At the follow-up time, median duration of response had not yet been reached; however, investigators predict relapse-free survival at 12 months to be 79% for patients who had a CR and 65% for all patients who had a response. Median progression-free survival (PFS) also was not reached in patients who had a CR. Predicted PFS rates were 83% for patients who had either a CR or PR at 3 months. Median overall survival (OS) for every patient who received an infusion was 12 months. The estimated probability of survival at month 12 was notably higher in patients who had a CR compared with the total study population (90% vs 49%).

Grade 3/4 adverse events that occurred frequently included cytokine release syndrome (22%), unresolved cytopenia by day 28 (32%), infections (20%), neurologic events (12%), and febrile neutropenia (15%).

Investigators also evaluated CD19 expression and biomarkers to find out if certain subgroups would have higher, more durable response rates. Patients who had low or negative CD19 expression also had responses to tisagenlecleucel, suggesting that low or undetectable CD19 expression may still be treatable. A biomarker analysis of PD-1, CD3, TIM3, and LAG3 also did not show significant differences between response rates for patients with high and low expression. Two exceptions were a small number of patients with the highest PD-1/PD-L1 interaction scores and a subgroup with high LAG3-postive T cells, none of whom responded to tisagenlecleucel or had rapid disease progression after treatment. Further investigation of this observation will be needed.
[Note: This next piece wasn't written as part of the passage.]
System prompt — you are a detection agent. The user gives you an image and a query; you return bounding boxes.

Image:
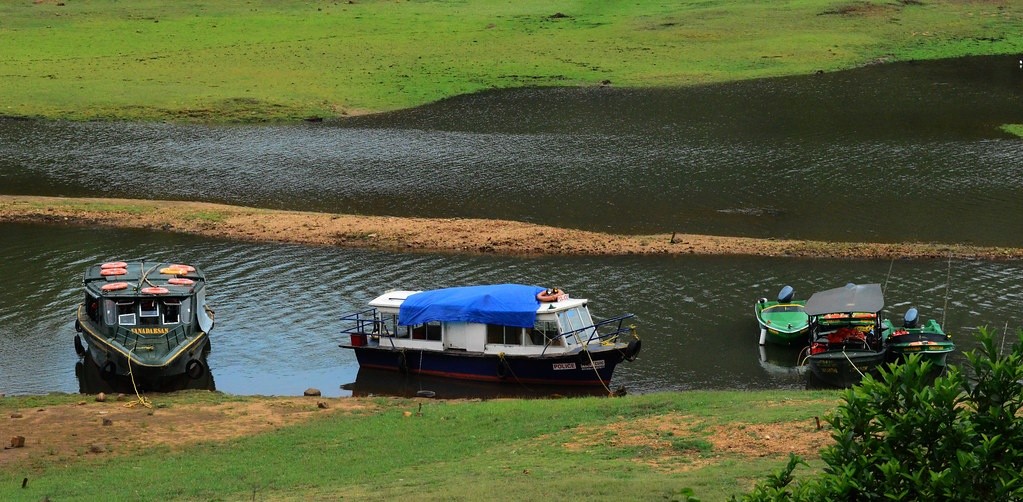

Tisagenlecleucel (Kymriah) was FDA approved in May 2018 for the treatment of adult patients with R/R large B-cell lymphoma following at least 2 prior line of therapy. The published results were previewed last year.

Reference

Schuster SJ, Bishop MR, Tam CS, et al; JULIET Investigators. Tisagenlecleucel in adult relapsed or refractory diffuse large B-cell lymphoma. N Engl J Med. 2019;380(1):45-46. doi: 10.1056/NEJMoa1804980.